All is not Well in Macau
Photo by Derrick Chang
The former Portuguese enclave of Macau has long been almost as notorious for the corruption of some government officials as for its gambling and sex industries. But mass public protest is relatively new. Worse for both the government of Chief Executive Edmund Ho and his masters in Beijing, the protests occurred on National Day, October 1.
These demonstrations followed one on May 1 when some 5,000 rallied against the illegal import of workers from the mainland, which are depressing local wages. The demonstrations turned violent, police used pepper spray and one policeman fired his pistol, injuring a demonstrator. Numerous arrests were made.
Events in fast-growing Macau offer salutary lessons for Hong Kong, where some of the same potential discontent is evident as a result of widening income gaps and collusion between big business protected by Beijing and government officials.
The protests themselves, involving some 4,000 people, were fuelled by various gripes but they were the latest of several reminders on the related issues of corruption and dynastic politics in Macau. For years Beijing has relied on a small group of so-called patriotic businessmen who have been the most important figures in Macau at least since the 1967 Cultural Revolution, when the Portuguese were forced to kowtow to the mainland, despite remaining nominal rulers – and beneficiaries of corruption until 1999.
Although Edmund Ho’s government has kept a tight grip on Macau politics since the handover to China, the inhabitants have, if anything, been keener than ever to practice some of the freedoms of assembly and the press left to them by the departing Portuguese. For the past three years or so, Macau has been experiencing an almost unprecedented economic boom which for the first time has pushed its per capita GDP above that of Hong Kong.
But for the majority of Macanese, the statistics lie. Or at least they tell the story of how a local clique plus a small group of Hong Kong and foreign casino operators have been making billions while real incomes for ordinary workers have stagnated. Indeed Macau has become a microcosm of the mainland, where money and family connections trump good governance.
The economy has been boosted mainly by the influx of mainland tourists eager to play the tables. Their often ill-gotten mainland wealth has driven turnover at the casinos above even that of Las Vegas. In turn the prospect of an almost limitless mainland gambling market has fuelled investments in giant hotel, mall and convention projects such as the recently opened Venetian, at 3,000-room, the biggest casino in the world and a copy of the Sands group’s venue in Las Vegas.

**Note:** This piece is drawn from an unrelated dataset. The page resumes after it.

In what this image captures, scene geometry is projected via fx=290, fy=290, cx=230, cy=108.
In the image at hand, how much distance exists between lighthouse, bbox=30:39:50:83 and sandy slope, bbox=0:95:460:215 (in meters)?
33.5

However, not much of the billions of investment rub off on the average Macanese. The high-paying design and management jobs have gone mostly to Hon Kong and foreign people while most of the building work is done by labor imported from the mainland and paid a fraction of what Macau workers would reasonably expect. Away from the glitz of the casinos, tourist shops and high rise apartments built for sale to high-rollers, little has changed in Macau other than traffic and pollution – and public awareness of the depths of the territory’s ills. The October 1 marchers boldly carried placards accusing Ho and his government of corruption.
The former Public Works secretary was charged in August with 76 counts of bribe-taking and related offences – which at least showed that even in Macau ministers are not necessarily above the law. The same month it was revealed in the press that Labour Affairs Secretary Shuen Ka-hung was the owner of a luxury mansion being renovated by workers illegally imported from the mainland. The government initially supported Shuen but then had to back down in the face of public protest.
Also that month Hong Kong’s South China Morning Post newspaper reported that Edmund Ho had an indirect interest in the casino business of Macau’s godfather, Stanley Ho, who for long held a monopoly of gambling. The chief executive insisted that he no longer held that interest. Indeed, it was his government that ended Stanley Ho’s monopoly and brought in the Las Vegas casino barons to develop the business.
However, there is no doubting the deep connections between the chief executive’s family and both of Stanley Ho and Cheng Yu-tung, the head of the Hong Kong-based New World property group, which developed from a Macau jewelry business.
Edmund Ho’s father Ho Yin was Beijing’s front man in Macau from the early 1950s and when he died in 1983 this mantle passed to his son. The Ho family business was the Tai Fung Bank, in which the Bank of China now holds a majority stake – and from which it can doubtless monitor at least some of the cash being funneled into Macau from mainland sleaze.
Meanwhile the Cheng family in Hong Kong maintains close relations with the government of chief executive Donald Tsang. New World controls bus and ferry monopolies, its affiliates were the biggest contributors to Tsang’s campaign in the recent so-called election, and it employs Tsang’s brother, a former chief of police, in an important role.
Indeed, Macau reveals how easy it is for the Communist Party to confuse patriotism with self-interest, and to rely on nepotism rather than public support to sustain itself. Both inevitably lead to collusion if not outright corruption.
However, what worked well enough when Macau and Hong Kong were under colonial rule may not work so well now that the relatively well educated populations of the territories expect some participation in government, along with higher standards of governance than prevail on the mainland. The Macau protests may also be the harbinger of the future for Hong Kong if Tsang fails to notice that collusion and dynastic politics eventually end in disgrace if not revolution.